What I like-a about the Leica
At first glance, you’ll notice that there is no aperture ring on this Leica / Panasonic lens which helps the lens stay compact but sacrifices some usability. On the side of the lens, you’ll see the O.I.S. and autofocus switches which are handy to have and on some bodies like the Lumix G9, you get Panasonic’s wonderful Dual I.S which works for both stills and video. Furthermore, because both the Leica 12-60 and Lumix G9 are both sealed from dust and extreme weather, used together you’ll have quite a robust hybrid photo making machine.
The Leica 12-60 is not heavy at all so if you’re using a rangefinder-style camera like the wonderful Lumix GX8 and want a zoom, I recommend this lens without hesitation. Also, for those of us lucky enough to have the most micro of micro four-thirds cameras — the Lumix GM1 — you could use the Leica 12-60 on it if you want to mimic that odd front-heavy type camera popular with other brands.
Usual for all Leicas for micro four-thirds, the Leica 12-60 comes with a lens hood and storage bag, both of which are welcome for a premium lens.
Something that confused me at first when working on raw files from the G9 with the Leica 12-60 at first they don’t have that super sharp digital-look to them. I thought maybe the lens was soft but I was mistaken. It’s been some time since I used a Leica on a micro four-thirds body but I quickly remembered that of all the micro four-thirds lenses, the Leica’s have the most unique character. On Panasonic bodies, in particular, skin tones are warm and overall the files have a rich, somewhat Kodachrome-like look to them. I found that when I did apply more sharpening to the files than what I usually do the files came alive with detail which inspired me to explore this lens even further.

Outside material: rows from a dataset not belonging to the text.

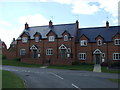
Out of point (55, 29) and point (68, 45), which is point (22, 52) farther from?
point (68, 45)

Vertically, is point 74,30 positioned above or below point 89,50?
above

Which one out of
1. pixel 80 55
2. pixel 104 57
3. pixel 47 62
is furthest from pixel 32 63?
pixel 104 57

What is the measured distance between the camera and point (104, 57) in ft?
149

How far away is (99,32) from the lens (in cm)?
4934

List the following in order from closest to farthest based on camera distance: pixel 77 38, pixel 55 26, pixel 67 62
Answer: pixel 67 62 → pixel 77 38 → pixel 55 26

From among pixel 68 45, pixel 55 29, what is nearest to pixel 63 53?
pixel 68 45

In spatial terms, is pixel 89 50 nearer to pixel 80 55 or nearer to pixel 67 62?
pixel 80 55

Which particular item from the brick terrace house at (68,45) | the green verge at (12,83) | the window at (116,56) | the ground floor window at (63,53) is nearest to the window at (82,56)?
the brick terrace house at (68,45)

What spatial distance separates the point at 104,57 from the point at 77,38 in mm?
8661

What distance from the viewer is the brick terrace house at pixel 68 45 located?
4523cm

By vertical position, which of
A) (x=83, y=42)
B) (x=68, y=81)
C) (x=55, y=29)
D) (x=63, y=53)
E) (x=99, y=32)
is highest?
(x=55, y=29)

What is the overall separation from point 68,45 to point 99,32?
8.72m

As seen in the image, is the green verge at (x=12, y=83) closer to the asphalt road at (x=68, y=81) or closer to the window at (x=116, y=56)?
the asphalt road at (x=68, y=81)

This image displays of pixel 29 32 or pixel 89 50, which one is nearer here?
pixel 89 50
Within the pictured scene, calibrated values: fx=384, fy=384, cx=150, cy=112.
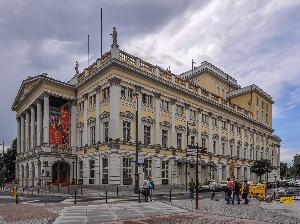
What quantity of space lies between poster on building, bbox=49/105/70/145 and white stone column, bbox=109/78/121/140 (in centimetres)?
1029

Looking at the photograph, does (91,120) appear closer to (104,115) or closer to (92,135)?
(92,135)

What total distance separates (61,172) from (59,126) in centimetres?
656

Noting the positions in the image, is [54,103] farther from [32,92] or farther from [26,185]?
[26,185]

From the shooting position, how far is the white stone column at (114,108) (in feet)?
136

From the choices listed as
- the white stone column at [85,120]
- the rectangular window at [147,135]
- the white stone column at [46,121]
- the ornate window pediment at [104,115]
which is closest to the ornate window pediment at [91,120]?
the white stone column at [85,120]

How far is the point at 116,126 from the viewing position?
4162 centimetres

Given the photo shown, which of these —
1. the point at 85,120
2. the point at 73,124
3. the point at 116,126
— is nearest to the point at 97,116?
the point at 85,120

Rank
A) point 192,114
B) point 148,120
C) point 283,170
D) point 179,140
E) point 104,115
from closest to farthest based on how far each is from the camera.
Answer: point 104,115
point 148,120
point 179,140
point 192,114
point 283,170

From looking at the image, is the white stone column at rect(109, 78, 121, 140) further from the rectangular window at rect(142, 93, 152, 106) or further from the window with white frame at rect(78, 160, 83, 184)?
the window with white frame at rect(78, 160, 83, 184)

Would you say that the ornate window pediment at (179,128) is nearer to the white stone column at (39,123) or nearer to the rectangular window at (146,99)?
the rectangular window at (146,99)

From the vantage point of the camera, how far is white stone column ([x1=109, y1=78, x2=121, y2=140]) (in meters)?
41.5

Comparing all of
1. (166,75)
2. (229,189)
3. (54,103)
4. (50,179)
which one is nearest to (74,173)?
(50,179)

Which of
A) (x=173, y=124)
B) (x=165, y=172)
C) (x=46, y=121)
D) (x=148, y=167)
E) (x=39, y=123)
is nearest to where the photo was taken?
(x=148, y=167)

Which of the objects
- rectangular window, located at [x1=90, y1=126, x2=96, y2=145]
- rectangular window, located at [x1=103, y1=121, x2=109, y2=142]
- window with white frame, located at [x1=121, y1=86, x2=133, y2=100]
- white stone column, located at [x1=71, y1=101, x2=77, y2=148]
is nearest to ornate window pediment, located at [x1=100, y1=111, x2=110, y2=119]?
rectangular window, located at [x1=103, y1=121, x2=109, y2=142]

Not all standards are equal
With companies like Panasonic and Olympus taking charge of development, micro four-thirds is, without a doubt, the most developed mirrorless camera system. Cameras and lenses using the micro four-thirds lens mount can be interchanged among brands but even with the micro four-thirds standard guiding the way, there remain to be incompatibilities between brands.
Autofocus on Panasonic bodies is quite fast in stills thanks to their DFD technology but as you might have guessed, when shooting video the Panasonic suffers from issues such as holding focus or sometimes getting focus at all. Put the Leica 12-60 on an Olympus body and you’ll get fast autofocus in stills and video but you’re out of luck when it comes to Panasonic’s Dual I.S working with Olympus’s Sync I.S which is nearly the same thing. I’m not sure what company is at fault here but with the onslaught of full-frame mania being pushed hard on socials through advertising or clever influencer campaigns, I’m thinking that Olympus and Panasonic need to work these strange incompatibilities out for the benefit of the Micro 4/3rds standards.
Sometimes you want that fancy sports car when heading to the hardware store to pick up some tape. You’ll look good and feel like a boss but we both know that when it comes to taking the dogs or kids out you’ll do the right thing and drive that minivan because it does the job. The Leica is like a minivan but one that’s got some character and quirks. It’s good for stills on any micro four-thirds body, solid Dual I.IS on Panasonic bodies only and good video autofocus on Olympus bodies.